Sabtu, 17 Februari 2018

Membaca Padma

Sudah lama sekali, aku begitu selektif membaca terutama novel, selain memang waktu membaca jauh berkurang. Aku lebih memilih bacaan untuk kebutuhan pekerjaan saja. Itupun seringnya tidak habis satu buku, hanya baca bagian-bagian yang diinginkan dari beberapa buku. Novel yang aku baca dalam lima tahun terakhir kalau tidak salah hanya serial Supernova. Itu juga karena sudah kadung baca sejak seri pertamanya dulu, masih zaman kuliah.

Tapi kalau adikku sendiri yang menulis novel, sebagai kakak yang baik tentu aku harus membaca dan menuliskannya, agar kalau di-google bisa muncul namanya. Apalagi novelnya belum juga dicetak, masih hanya terbit dalam edisi e-book.


Mimpi Padma. Penerbit mengategorikannya sebagai "dark lit". Entah apa yang dimaksud dengan "dark" ini. Mungkin untuk mengesankan misterius. Well, novel ini memang berisi petualangan yang penuh misteri, tetapi bukan cerita horor yang menyeramkan. Justru kisah cinta yang melampaui ruang dan waktu. Bersiaplah.

Adikku beruntung. Ia yang lebih muda satu dekade, bertumbuh di zaman kreativitas menulis tidak sulit mendapatkan tempat di ruang-ruang formal. Ada satu masa beberapa tahun lalu, toko buku penuh dengan kisah-kisah romantika berbungkus "chick lit" dan banyak di antaranya adalah debutan karya penulis-penulis muda. Bisa jadi, pembaca yang juga seusia, merasa lebih dekat dengan penulis. Apalagi kisah yang diceritakan tidak jauh-jauh dari pengalaman usia mereka, seputar cinta dan persahabatan. Tolong koreksi kalau aku salah, karena aku bukan pembaca chick lit.

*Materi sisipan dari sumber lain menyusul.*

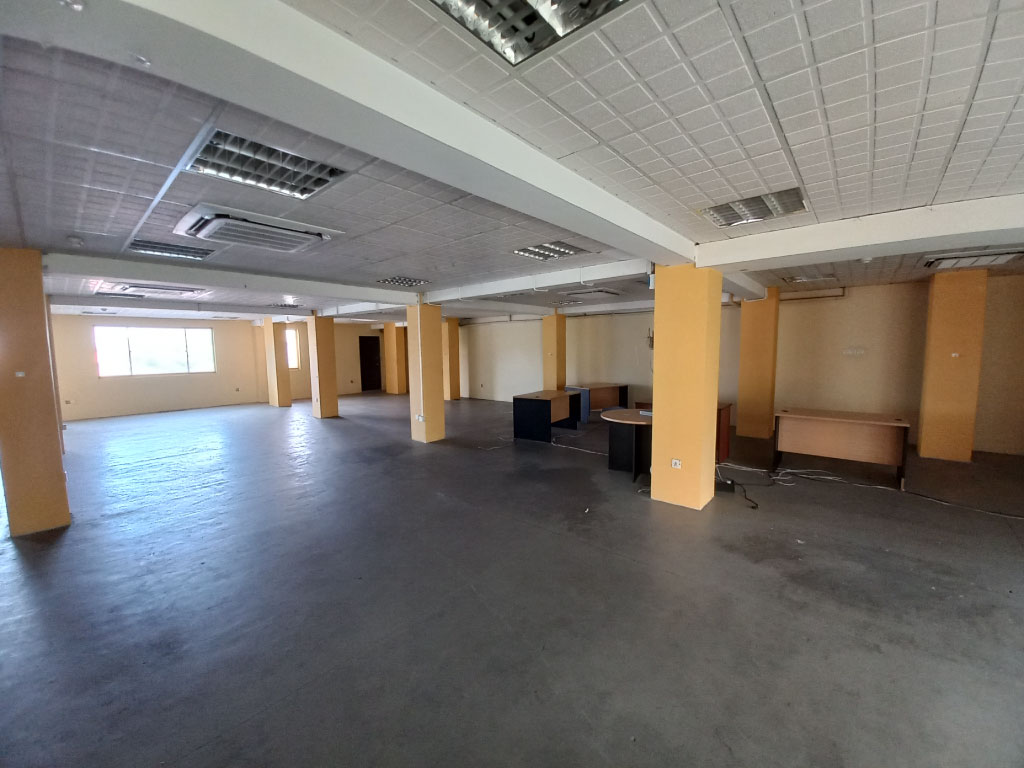 3rd floor view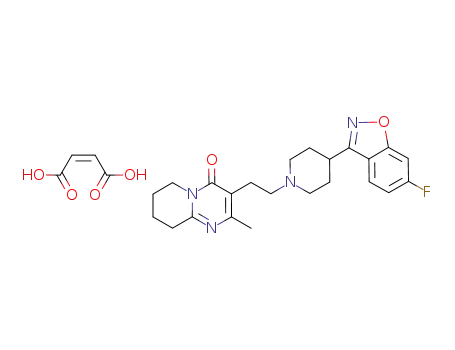 risperidone hydrogenmaleate
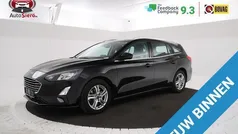 Grijs Gebruikt 2021 Ford Focus Stationwagen | € 16.995 (Eerlijke prijs)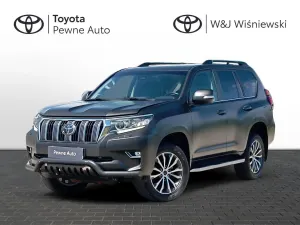Toyota Land Cruiser VII 2018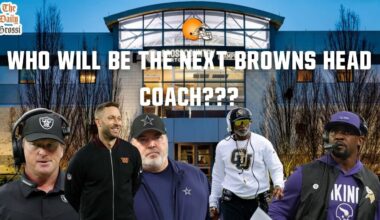 WHO WILL BE THE NEXT BROWNS HC??? - The Daily Grossi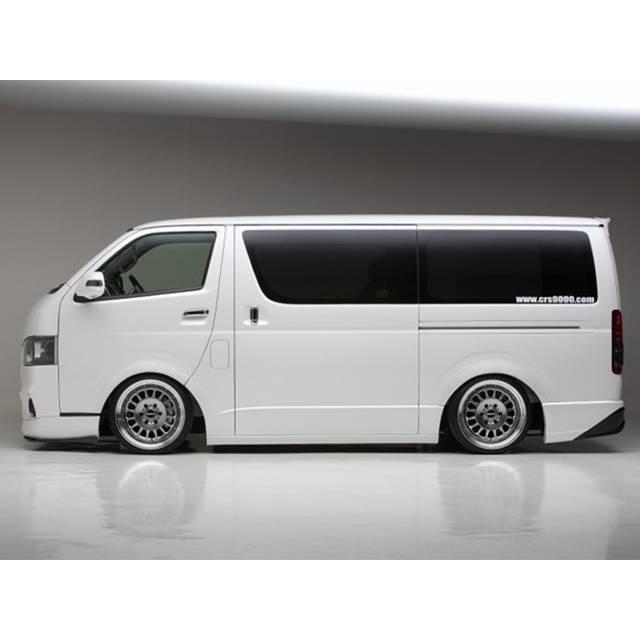 Essexサイドライナー ハイエース用 ESSEX サイドライナーセットを販売。 カスタムパーツ専門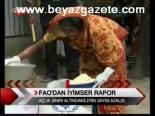 Fao'dan İyimser Rapor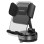 Dudao F24PLUS Car Holder with Suction Cup for Dashboard - Black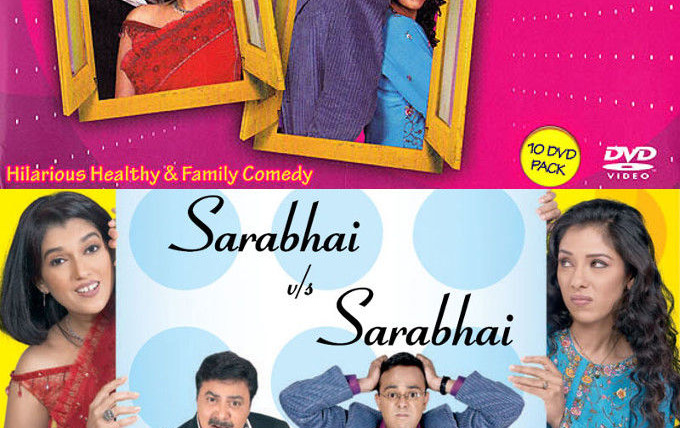 Сериал Sarabhai vs Sarabhai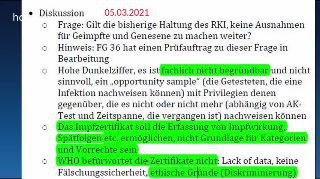 Prof. Dr. Homburg: RKI-Fakten kompakt und verknüpft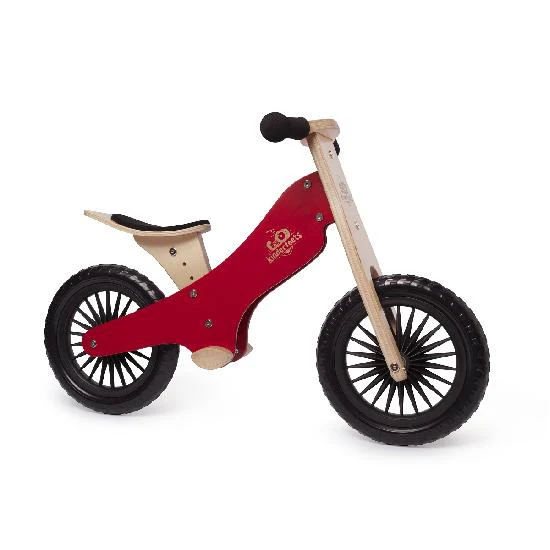 Balance Bike - Cherry Red
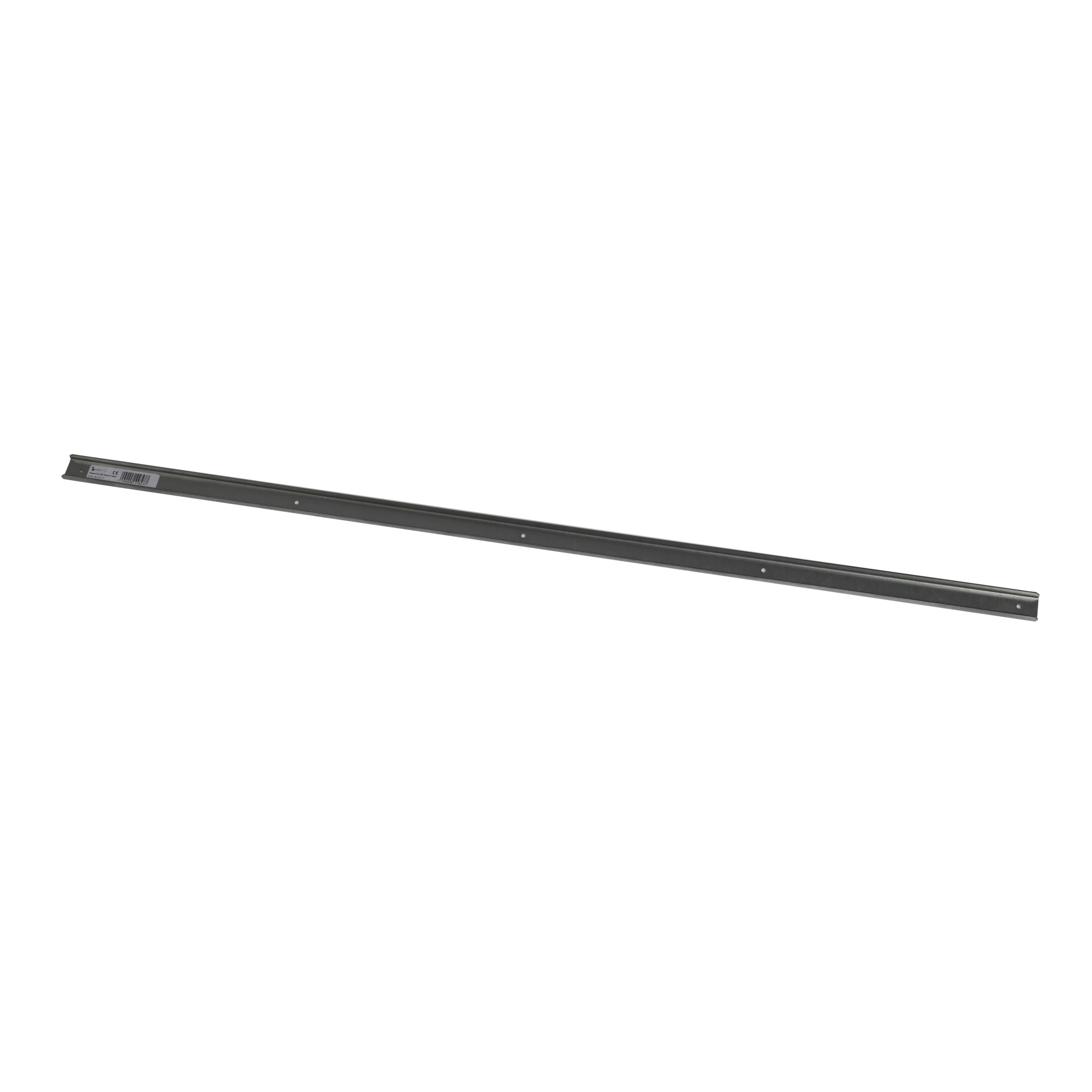 Stansefabrikken - Support for DIN skinne 5 rader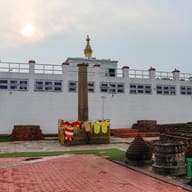 The Maya Devi Temple, Nepal
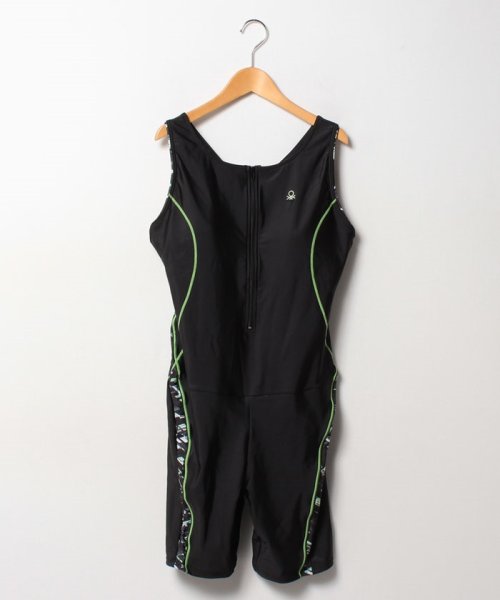 VacaSta Swimwear(バケスタ　スイムウェア（レディース）)/【BENETTON】オールインワン/img01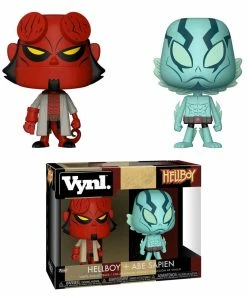 Funko Hellboy - Hellboy & Abe Sapien Vynl. Collections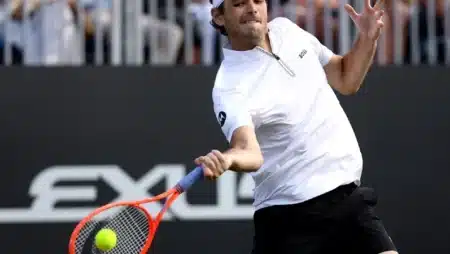 Dallas Open: Taylor Fritz – Marcos Giron Quoten, Vorschau & beste Wetten – 10/2/2026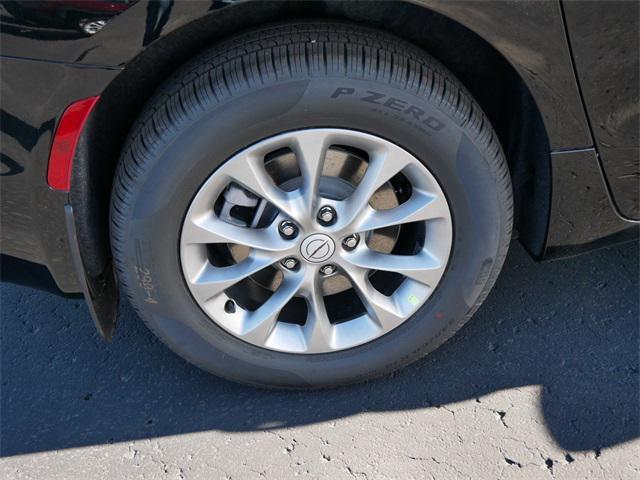 new 2026 Chrysler Pacifica car, priced at $47,180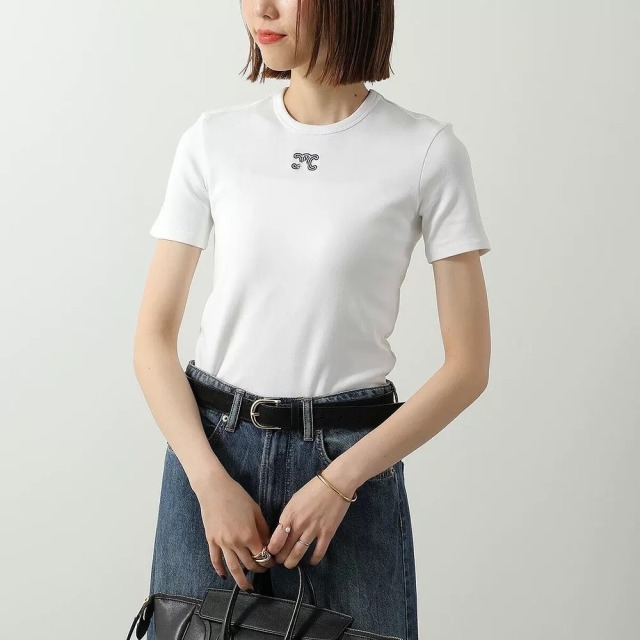 13288188.2026春夏新款高级感字母印花短袖T恤少女减龄辣妹百搭上衣 0201211485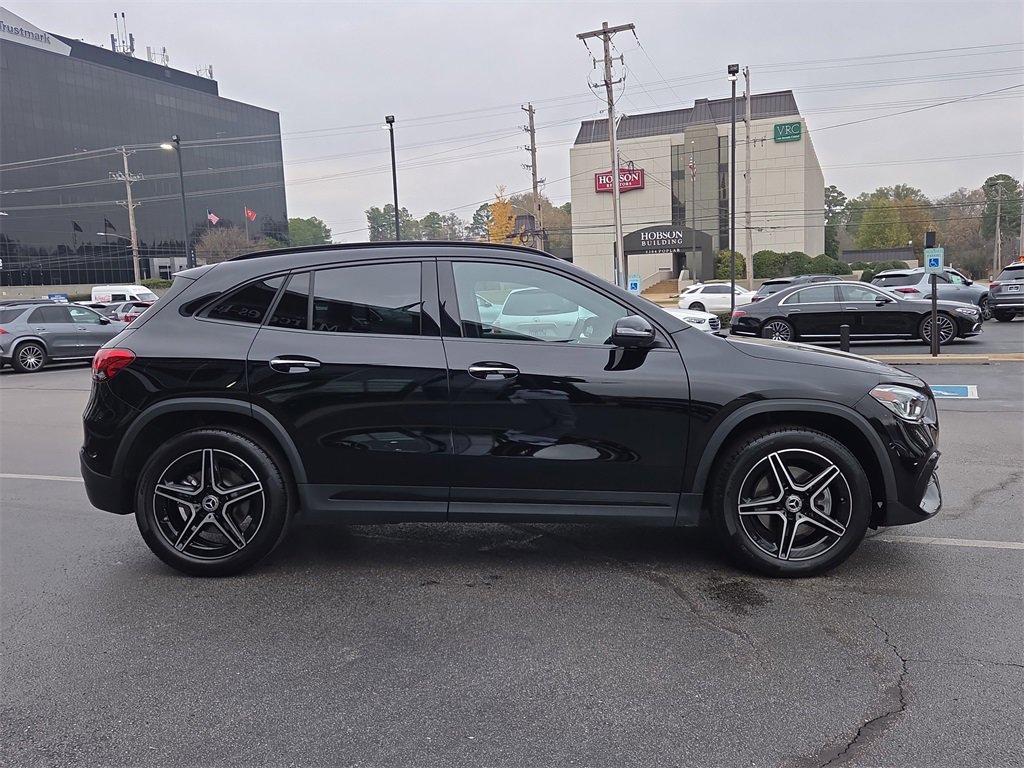 Certified 2023 Mercedes-Benz GLA 250 4MATIC image 6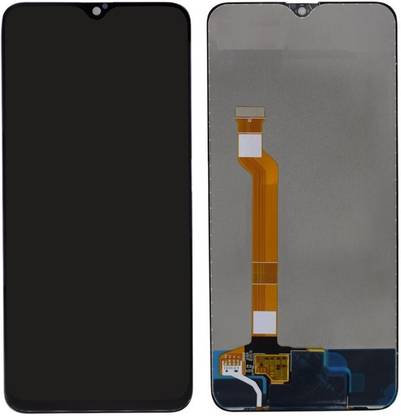 sparewala IPS LCD Mobile Display for Realme Realme U1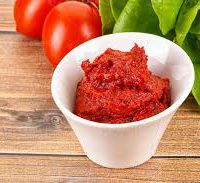 Tomato Puree Sauce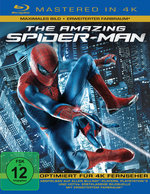 Film: The Amazing Spider-Man (Mastered in 4K)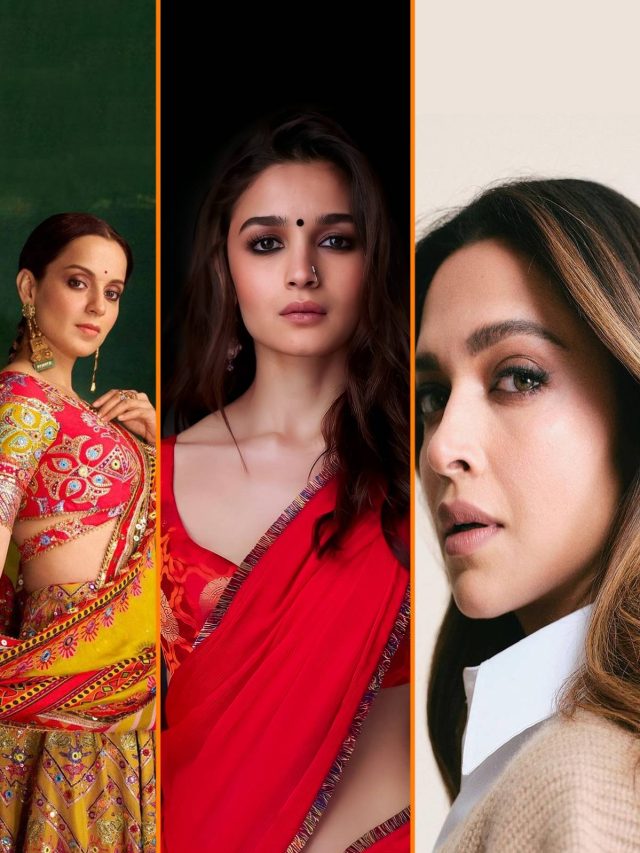 The Highest Paid Bollywood Actresses Of 2024 Telugu Cinema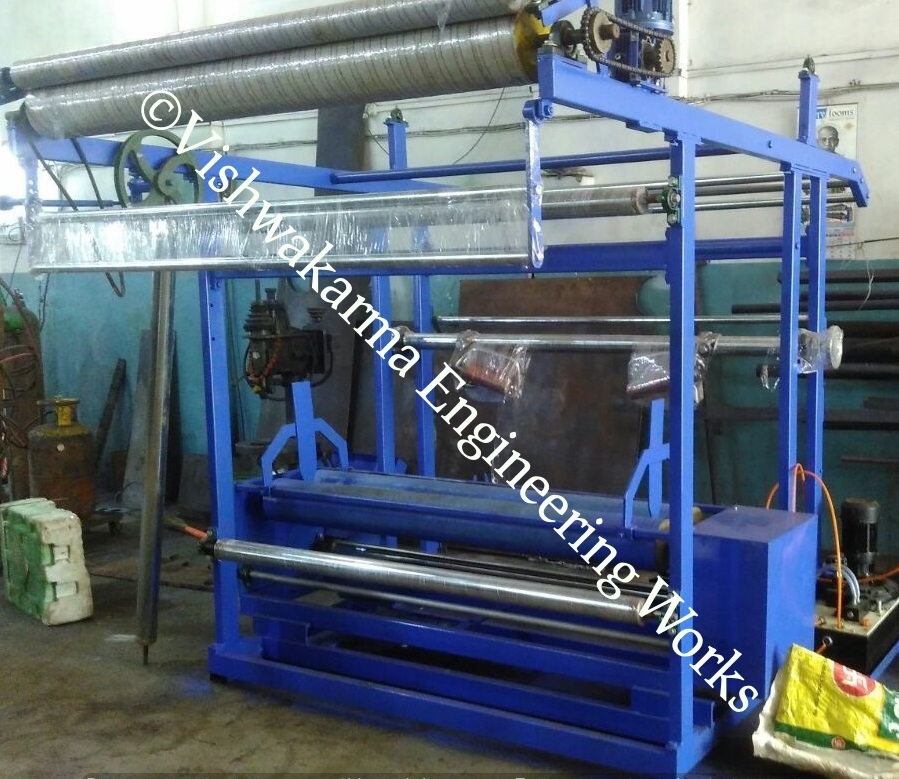Ledger Border Cutting Machine - Dimension (L*w*h): 4000mm X 4800mm X 3800mm Millimeter (Mm)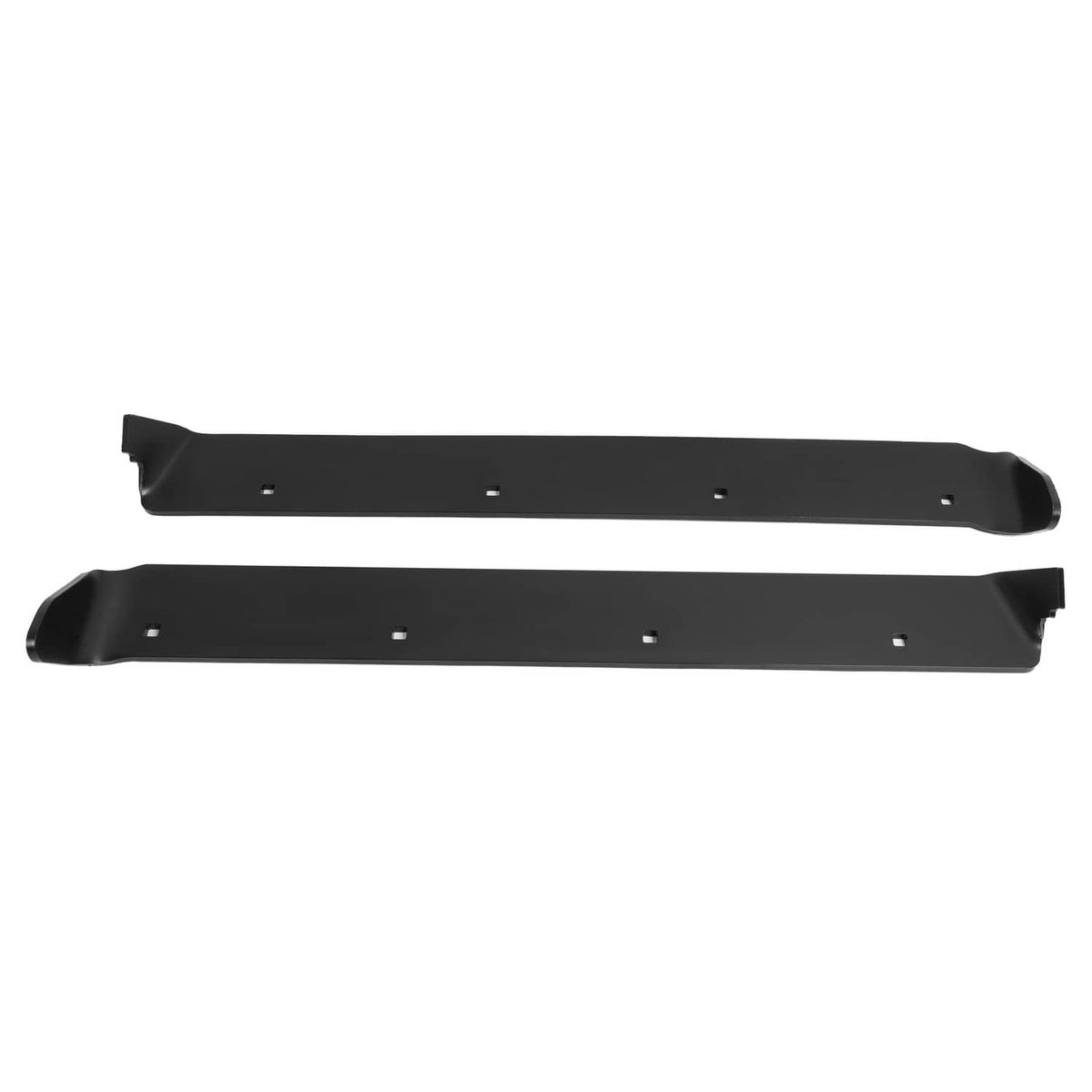 Bethesda Industrial Pair Cutting Edge Kits For 8'2" V-Snow Plow For Boss Power V / Power V XT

Sementara aku, di usia remaja hanya mengenal beberapa saja nama yang karyanya dipajang di toko buku. Mereka semacam Hilman, Zara Zetira, Gola Gong dan Bubin Lantang. Tidak ada yang lain. Menjelang kuliah, aku membaca sastra yang dipikir-pikir ceritanya memang berat dan rumit. Bukan berarti aku sombong dan mengklaim bacaanku lebih berat dari bacaan adikku, karena ia juga membaca buku-buku sastra. Ia membaca mungkin lebih banyak dan lebih beragam dari aku yang hidupnya sudah mulai 10 tahun lebih dahulu. Tapi maksudku menuliskan ini, bahwa adikku punya pengalaman membaca yang banyak dan beragam, dari yang ringan-ringan sampai yang berat dan butuh mikir. Itu kenapa "Mimpi Padma" menurutku bukan sekadar varian dark dari chicklit yang menjamur, bukan semacam varian dark cokelat Silverqueen (eh, masih ada ngga, sih?). Meskipun harus kuakui, penokohannya mengingatkan aku pada beberapa serial drama Korea. Yeah, selain buku-buku, adikku tumbuh bersama serial Asia, mulai dari Jerry Yan, Takuya Kimura, sampai Lee Min Ho (mohon maaf, aku tidak hafal nama aktor perempuannya. Hehe...), dan kesukaannya itu masih berlanjut hingga kini.

Satu-satunya yang membuat ini terasa seperti Silverqueen yang ringan dan manis adalah karakter tokoh-tokoh utama yang mengingatkanku pada serial drama Asia: perempuan selengean dan cuek berhadapan dengan tokoh laki-laki yang digambarkan tampan memesona. Untung saja karakter perempuan tidak digambarkan miskin. Kalau iya, telenovela itu artinya... Tapi aku juga melihat idealisasi penampilan adikku di tokoh Padma: parka hijau, ransel, running shoes, dan arkeologi. That's her. Meskipun aku curiga juga bahwa penampilannya banyak dipengaruhi drama Korea.

Di luar itu, aku menikmati membaca novel ini. Bahasanya mengalir, penggambaran yang detail, serta cerita yang terjalin sangat baik dan teliti. Membaca keseluruhan novel ini, tidak terasa seperti makan Silverqueen. Mungkin semacam Hershey's varian dark. Manisnya tidak berlebih, bikin gembira, tapi juga terasa berbobot coklatnya. Kurasa karena arkeologi-nya yang bukan sekadar tempelan pada tokoh Padma, tetapi membaur dalam cerita. Data arkeologisnya terdeskripsi secara detail. Tentu saja karena penulisnya adalah arkeolog. Dan ia berhasil menggunakannya untuk memperkuat cerita.

Selanjutnya aku berharap Cadbury Old Gold.